## Recorded information
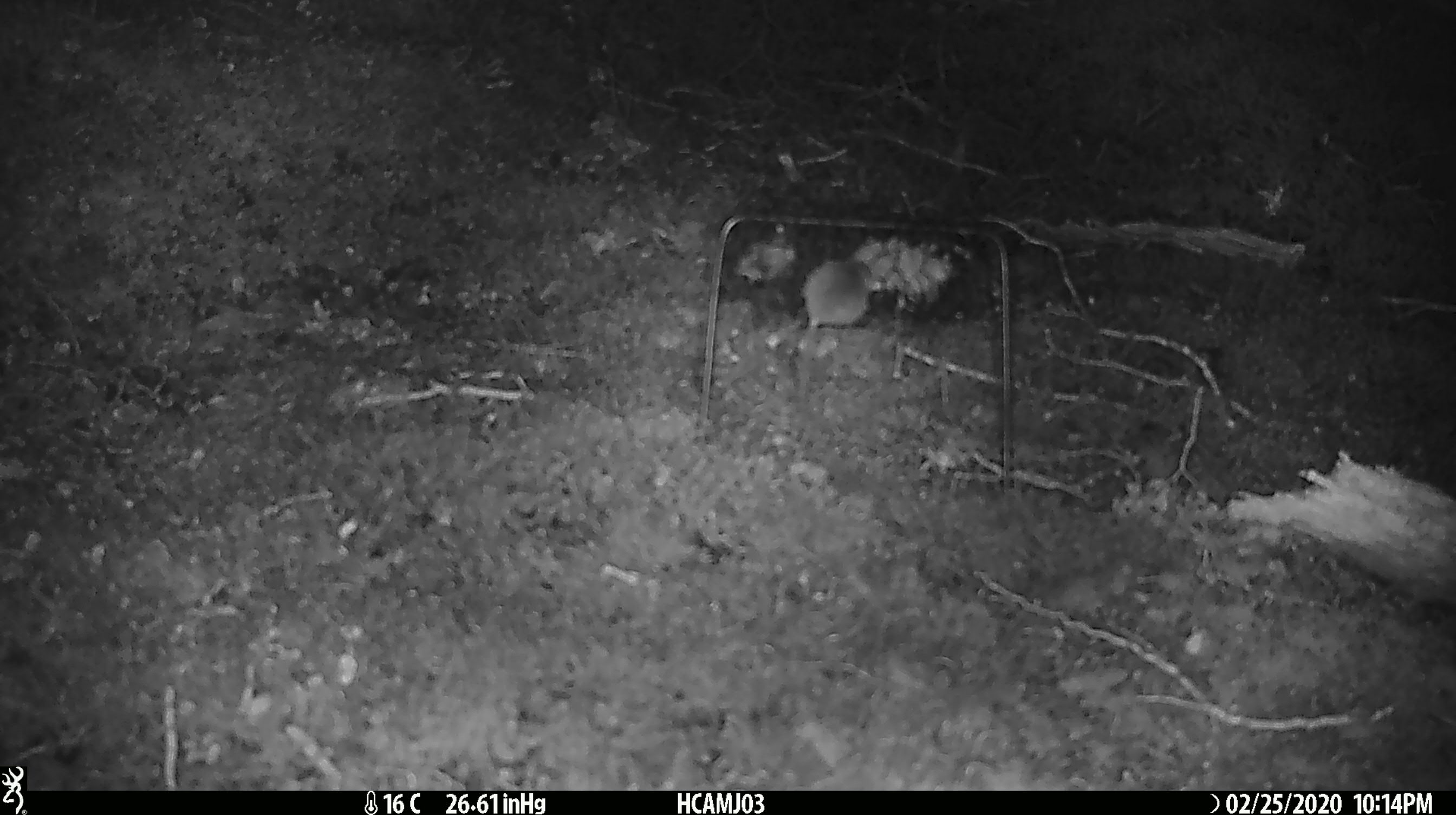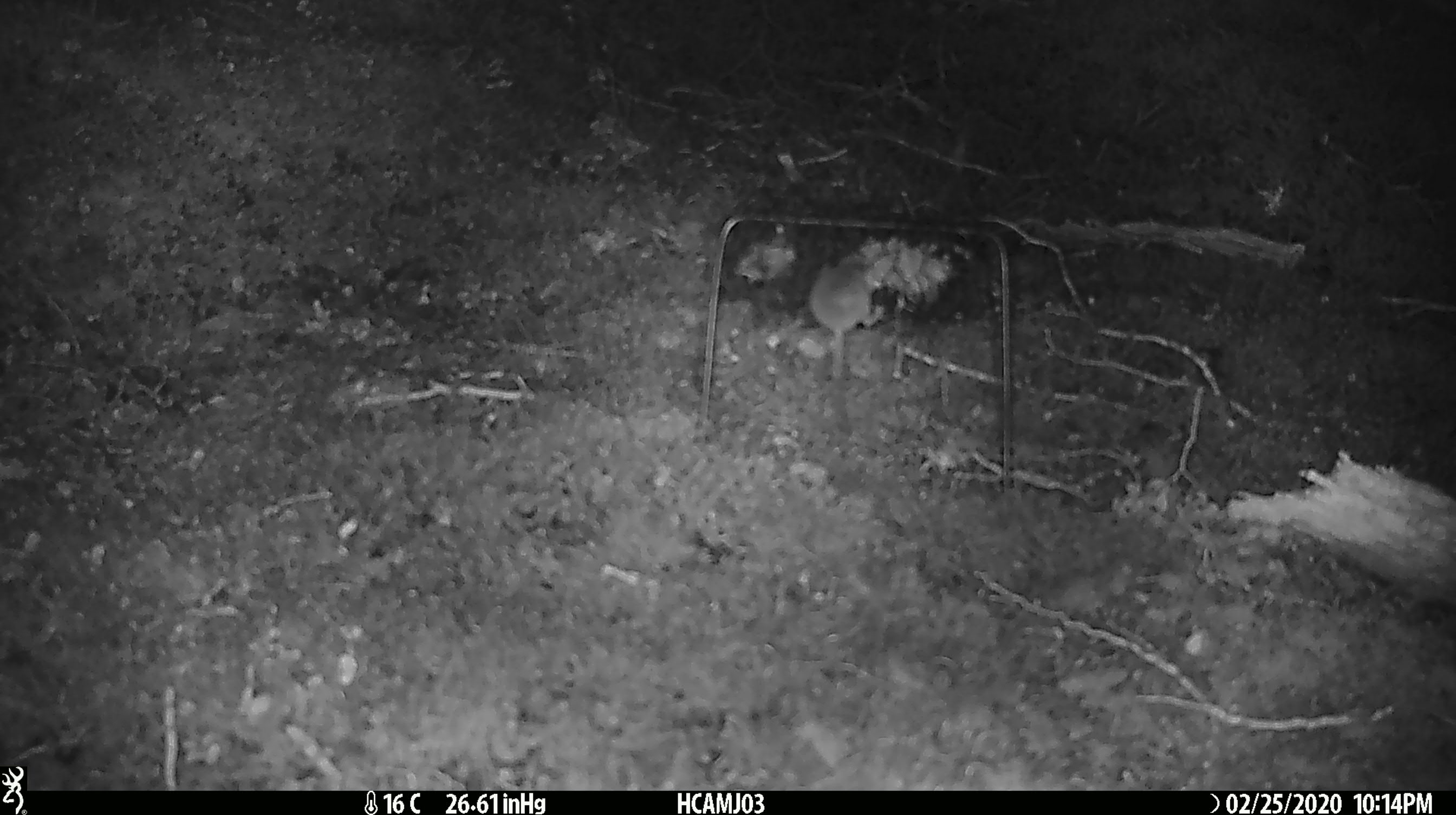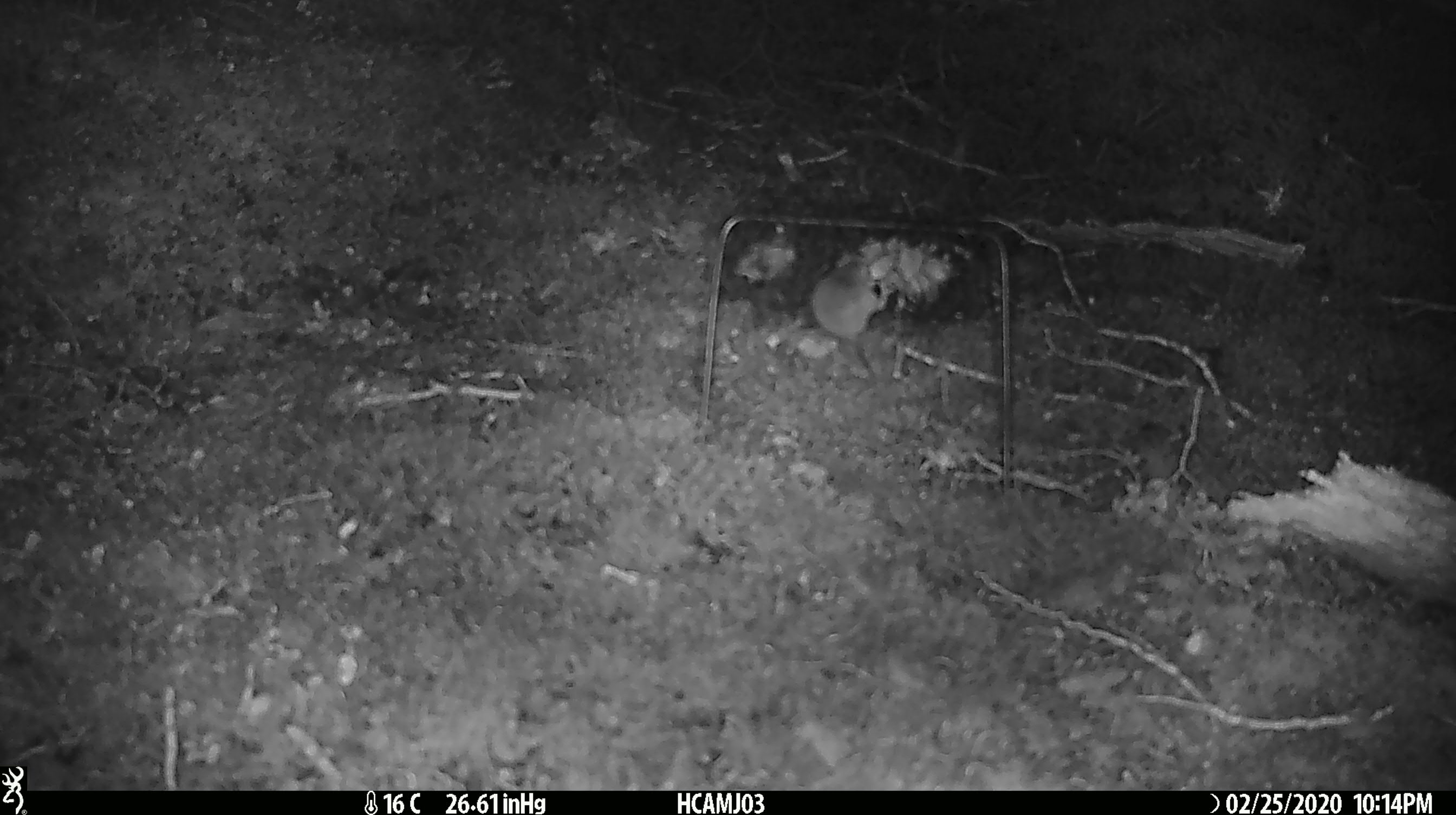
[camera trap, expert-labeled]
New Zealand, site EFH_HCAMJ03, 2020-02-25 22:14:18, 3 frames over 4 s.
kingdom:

## Task instructions
Give the listing again word for word. Skip every image.

## Worked solution
[camera trap, expert-labeled]
New Zealand, site EFH_HCAMJ03, 2020-02-25 22:14:18, 3 frames over 4 s.
kingdom:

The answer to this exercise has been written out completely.